作業要件:
1. 魔王の設定文の中で鉤括弧「」に囲まれている語句を、出現順にすべて列挙してください。
2. 魔王の設定文のうち「魔界の王、魔族|《悪魔》の王という意味合いはありません。」から「居城は人間界にあるノイシュタイン城です。」までの箇所を、「人間界」を「地上界」に差し替えたうえで書き改めてください。
3. 魔王の設定文を、末尾の文の続きから書き進めてください。

提示文:
########

各種設定・Ⅰ


■魔王

 勇者の相手をする「役職」を指します。
 魔界の王、魔族|《悪魔》の王という意味合いはありません。

 ただし、それはあくまで魔族側の考えで、人間からは後者だと思われています。
 そのため勇者は「魔族の王である」魔王をラスボスだと信じ、魔王を退治しに来る者は後を絶ちません。
 実際には魔王を倒したところで次の魔王が就任するだけなのですが。
 そうして何百年も何千年も、倒しても倒しても魔王は存在し続けてきました。



 居城は人間界にあるノイシュタイン城です。
 俗称は「悪魔の城」。そのままですね。

 これは「勇者専用窓口」である魔王が勇者に見つかりやすくするためのものです。言いかえれば「実際に人間を狩っている魔族」は魔界にいるため、人間側からは見つけにくくなっています。

 ノイシュタイン城は領主の居城としての面も持っています。
 (※詳しくはノイシュタイン城の項目に書きます)



 魔王はノイシュタイン城城下町及び近隣町村の領主という別の顔を持っています。
 これは今に限ったことではなく、代々の魔王にずっと受け継がれてきていることでもあります。

 ただ、歴代の魔王は魔族の自負もあってか、人間と必要以上に慣れ合うことはありませんでした。
 いつか狩って食べてしまう対象に情が移らないようにしたのかもしれません。

########

データ内容:
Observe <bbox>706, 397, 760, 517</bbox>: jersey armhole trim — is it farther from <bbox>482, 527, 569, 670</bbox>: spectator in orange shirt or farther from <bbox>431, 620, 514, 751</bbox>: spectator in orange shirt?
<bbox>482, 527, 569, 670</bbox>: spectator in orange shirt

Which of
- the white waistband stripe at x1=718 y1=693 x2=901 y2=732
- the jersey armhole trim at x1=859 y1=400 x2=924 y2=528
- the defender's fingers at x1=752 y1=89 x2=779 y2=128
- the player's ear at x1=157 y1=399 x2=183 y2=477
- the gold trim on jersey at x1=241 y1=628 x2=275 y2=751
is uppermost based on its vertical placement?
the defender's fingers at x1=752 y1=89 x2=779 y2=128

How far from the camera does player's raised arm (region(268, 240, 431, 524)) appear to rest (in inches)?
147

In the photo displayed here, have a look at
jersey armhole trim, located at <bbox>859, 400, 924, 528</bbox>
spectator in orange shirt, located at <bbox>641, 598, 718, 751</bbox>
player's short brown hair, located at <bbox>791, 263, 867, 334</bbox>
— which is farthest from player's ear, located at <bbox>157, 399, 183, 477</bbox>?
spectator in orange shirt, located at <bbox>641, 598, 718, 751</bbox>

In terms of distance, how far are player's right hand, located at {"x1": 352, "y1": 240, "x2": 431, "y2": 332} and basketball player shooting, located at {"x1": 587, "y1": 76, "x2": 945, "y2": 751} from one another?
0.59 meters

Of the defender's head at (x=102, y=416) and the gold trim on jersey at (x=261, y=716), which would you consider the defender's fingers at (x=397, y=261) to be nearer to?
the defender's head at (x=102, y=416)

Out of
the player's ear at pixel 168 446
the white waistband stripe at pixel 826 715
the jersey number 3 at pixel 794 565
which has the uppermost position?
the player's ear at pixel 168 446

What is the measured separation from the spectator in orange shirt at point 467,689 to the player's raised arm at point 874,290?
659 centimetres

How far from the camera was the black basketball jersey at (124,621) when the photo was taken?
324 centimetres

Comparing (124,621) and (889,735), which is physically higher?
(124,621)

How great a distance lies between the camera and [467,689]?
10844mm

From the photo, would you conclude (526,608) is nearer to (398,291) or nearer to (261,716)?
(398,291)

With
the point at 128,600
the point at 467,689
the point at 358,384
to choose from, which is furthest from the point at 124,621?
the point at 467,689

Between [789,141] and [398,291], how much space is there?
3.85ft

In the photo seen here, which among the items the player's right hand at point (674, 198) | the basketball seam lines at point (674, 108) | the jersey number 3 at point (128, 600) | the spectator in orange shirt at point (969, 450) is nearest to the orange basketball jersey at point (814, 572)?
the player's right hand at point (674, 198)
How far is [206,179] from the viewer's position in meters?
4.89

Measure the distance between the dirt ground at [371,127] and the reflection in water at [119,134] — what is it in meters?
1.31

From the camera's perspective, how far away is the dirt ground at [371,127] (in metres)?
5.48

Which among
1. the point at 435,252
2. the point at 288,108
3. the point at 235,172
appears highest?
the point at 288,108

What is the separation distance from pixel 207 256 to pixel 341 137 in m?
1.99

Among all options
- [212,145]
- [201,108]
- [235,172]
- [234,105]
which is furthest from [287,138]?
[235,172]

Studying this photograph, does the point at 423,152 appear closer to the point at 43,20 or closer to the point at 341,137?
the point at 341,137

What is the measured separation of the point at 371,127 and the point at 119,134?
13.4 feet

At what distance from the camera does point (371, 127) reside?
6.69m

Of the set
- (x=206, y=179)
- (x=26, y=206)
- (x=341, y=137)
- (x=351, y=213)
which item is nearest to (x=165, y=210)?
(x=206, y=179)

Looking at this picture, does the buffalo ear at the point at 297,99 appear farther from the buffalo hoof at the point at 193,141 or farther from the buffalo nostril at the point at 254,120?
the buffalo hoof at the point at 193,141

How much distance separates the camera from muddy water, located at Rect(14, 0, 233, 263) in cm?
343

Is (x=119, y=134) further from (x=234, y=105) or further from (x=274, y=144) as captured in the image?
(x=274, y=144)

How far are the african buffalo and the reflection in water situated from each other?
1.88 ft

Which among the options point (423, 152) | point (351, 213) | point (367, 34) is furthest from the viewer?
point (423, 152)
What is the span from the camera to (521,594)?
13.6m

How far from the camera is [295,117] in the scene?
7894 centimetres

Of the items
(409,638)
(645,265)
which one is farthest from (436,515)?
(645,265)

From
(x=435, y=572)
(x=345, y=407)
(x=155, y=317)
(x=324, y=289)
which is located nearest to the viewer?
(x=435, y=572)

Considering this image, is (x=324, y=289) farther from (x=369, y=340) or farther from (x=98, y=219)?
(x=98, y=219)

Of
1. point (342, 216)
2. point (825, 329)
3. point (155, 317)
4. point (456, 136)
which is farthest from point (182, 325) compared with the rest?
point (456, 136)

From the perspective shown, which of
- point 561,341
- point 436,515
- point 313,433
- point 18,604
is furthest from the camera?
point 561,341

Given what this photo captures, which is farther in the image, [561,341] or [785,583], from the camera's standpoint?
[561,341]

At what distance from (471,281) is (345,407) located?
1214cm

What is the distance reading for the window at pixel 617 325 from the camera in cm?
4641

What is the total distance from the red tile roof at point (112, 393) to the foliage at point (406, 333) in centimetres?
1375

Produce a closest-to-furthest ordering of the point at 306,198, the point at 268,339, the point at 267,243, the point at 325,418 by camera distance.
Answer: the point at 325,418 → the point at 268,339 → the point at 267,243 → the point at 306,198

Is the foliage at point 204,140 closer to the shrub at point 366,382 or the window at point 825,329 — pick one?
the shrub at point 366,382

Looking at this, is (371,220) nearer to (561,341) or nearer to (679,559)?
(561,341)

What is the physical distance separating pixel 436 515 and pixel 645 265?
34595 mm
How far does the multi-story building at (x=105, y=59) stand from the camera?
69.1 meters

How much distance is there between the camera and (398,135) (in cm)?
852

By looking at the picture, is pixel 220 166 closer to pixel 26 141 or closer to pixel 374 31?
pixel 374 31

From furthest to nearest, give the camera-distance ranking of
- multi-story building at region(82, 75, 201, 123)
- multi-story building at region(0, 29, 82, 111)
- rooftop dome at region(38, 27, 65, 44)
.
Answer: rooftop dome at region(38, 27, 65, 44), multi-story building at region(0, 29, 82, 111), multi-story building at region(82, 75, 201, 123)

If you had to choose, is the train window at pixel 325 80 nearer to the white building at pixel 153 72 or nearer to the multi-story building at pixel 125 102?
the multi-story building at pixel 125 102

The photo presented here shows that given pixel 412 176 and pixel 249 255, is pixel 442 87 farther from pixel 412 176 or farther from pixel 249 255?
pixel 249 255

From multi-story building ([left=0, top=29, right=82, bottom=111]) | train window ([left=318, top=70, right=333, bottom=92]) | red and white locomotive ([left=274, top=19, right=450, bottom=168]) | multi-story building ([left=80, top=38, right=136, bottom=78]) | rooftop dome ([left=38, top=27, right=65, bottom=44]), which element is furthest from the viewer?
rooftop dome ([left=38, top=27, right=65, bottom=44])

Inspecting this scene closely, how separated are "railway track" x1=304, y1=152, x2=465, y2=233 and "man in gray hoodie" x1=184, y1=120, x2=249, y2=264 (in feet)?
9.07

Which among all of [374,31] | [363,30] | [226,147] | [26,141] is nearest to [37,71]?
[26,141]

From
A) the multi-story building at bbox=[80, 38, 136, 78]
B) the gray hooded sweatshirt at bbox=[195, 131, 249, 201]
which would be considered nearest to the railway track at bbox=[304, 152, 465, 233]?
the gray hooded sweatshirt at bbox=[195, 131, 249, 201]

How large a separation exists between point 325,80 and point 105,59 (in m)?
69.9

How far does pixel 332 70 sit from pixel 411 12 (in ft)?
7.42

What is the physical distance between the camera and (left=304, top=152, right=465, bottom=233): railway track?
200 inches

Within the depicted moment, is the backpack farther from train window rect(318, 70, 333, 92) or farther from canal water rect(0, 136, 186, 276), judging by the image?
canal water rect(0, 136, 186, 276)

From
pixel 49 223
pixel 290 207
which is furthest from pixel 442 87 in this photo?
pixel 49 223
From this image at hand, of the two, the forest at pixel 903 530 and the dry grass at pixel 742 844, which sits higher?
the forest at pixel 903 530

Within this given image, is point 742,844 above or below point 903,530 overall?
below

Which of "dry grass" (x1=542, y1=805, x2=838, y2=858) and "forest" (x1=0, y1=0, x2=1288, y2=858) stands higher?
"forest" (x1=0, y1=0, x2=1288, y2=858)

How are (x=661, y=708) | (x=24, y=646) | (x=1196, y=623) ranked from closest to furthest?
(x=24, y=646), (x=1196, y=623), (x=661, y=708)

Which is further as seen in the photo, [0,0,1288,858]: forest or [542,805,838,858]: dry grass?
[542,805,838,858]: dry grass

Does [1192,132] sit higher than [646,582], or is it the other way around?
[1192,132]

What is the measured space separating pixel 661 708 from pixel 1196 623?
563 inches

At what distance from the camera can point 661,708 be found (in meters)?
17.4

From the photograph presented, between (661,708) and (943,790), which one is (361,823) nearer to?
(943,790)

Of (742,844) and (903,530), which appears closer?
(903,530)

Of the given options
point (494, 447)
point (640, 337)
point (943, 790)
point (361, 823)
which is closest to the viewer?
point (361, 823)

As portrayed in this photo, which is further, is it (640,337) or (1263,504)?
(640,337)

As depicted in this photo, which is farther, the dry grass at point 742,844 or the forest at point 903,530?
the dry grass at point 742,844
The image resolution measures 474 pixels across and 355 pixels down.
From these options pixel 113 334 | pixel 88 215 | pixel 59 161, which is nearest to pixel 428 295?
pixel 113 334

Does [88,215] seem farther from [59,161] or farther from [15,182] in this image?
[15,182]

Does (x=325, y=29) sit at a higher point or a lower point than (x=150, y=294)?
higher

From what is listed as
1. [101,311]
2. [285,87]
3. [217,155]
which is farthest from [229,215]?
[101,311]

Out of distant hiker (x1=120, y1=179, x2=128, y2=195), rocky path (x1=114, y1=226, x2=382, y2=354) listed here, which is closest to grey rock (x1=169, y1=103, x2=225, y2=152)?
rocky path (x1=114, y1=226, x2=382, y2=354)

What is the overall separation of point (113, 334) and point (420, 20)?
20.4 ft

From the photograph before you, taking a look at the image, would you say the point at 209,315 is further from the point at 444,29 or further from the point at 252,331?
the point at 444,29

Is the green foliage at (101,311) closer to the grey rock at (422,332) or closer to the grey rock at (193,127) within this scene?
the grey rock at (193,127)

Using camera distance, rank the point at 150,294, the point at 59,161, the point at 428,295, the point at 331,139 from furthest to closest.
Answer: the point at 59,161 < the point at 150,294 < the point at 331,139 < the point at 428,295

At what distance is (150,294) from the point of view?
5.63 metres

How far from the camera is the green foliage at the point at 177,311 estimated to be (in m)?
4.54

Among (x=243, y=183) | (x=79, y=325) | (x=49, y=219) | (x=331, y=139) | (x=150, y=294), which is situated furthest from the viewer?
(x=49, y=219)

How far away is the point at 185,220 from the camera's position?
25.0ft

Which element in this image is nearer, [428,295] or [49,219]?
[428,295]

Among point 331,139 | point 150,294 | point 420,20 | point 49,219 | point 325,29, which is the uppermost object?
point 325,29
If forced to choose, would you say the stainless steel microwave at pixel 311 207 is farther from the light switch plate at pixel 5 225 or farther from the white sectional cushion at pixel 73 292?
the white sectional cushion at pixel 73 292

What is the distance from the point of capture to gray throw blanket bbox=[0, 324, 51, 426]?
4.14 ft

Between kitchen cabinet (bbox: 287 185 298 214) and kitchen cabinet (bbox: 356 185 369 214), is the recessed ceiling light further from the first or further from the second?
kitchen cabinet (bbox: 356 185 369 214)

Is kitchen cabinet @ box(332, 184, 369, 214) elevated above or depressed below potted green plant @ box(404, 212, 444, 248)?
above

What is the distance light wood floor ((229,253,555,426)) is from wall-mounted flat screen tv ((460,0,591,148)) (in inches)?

########

出力結果一覧:
1.
「役職」
「魔族の王である」
「悪魔の城」
「勇者専用窓口」
「実際に人間を狩っている魔族」

2.
魔界の王、魔族|《悪魔》の王という意味合いはありません。

 ただし、それはあくまで魔族側の考えで、人間からは後者だと思われています。
 そのため勇者は「魔族の王である」魔王をラスボスだと信じ、魔王を退治しに来る者は後を絶ちません。
 実際には魔王を倒したところで次の魔王が就任するだけなのですが。
 そうして何百年も何千年も、倒しても倒しても魔王は存在し続けてきました。



 居城は地上界にあるノイシュタイン城です。

3.
 それが領民側からすれば「自分達に関心の無いただそこにいるだけの領主」という印象しか与えませんでした。

 ですので、青藍のようにこまめに城下に顔を出す領主は珍しく、また見た目が若いこともあって、領民(特に奥様方)から可愛がられています。



 領主が頻繁に代替わりすることについては、

 ・領主一族は、遠い場所に住んでいる。
 ・ノイシュタイン周辺は領主の本邸から遥か遠方にあるので、ひとりで来ることが多い。
 ・領地が他にもあるのでノイシュタインだけにかまけてはいられない。城主が替わるのは、帰らざるを得なくなった前城主の代わりに一族から他の誰かが来るから。

 ……というのが、城下の民側で信じられている見解です。
 城下の者と全く交流がないまま「悪魔の城」に住んでいれば、悪魔の仲間ではないか、などと疑われる恐れがあるから、という説もあります。
 いろいろと疑わしいことは多いのですが、もう何百年も何千年もそうなのだから、と城下町側が無理矢理納得することで平和は保たれています。

 なお、「悪魔の城」の悪魔は城の外には出てきません。
 城下町及びノイシュタイン領主(魔王)の領地は他の魔族が狩りをすることは許されていないので、魔王が狩りをしない限り悪魔に襲われることがありません。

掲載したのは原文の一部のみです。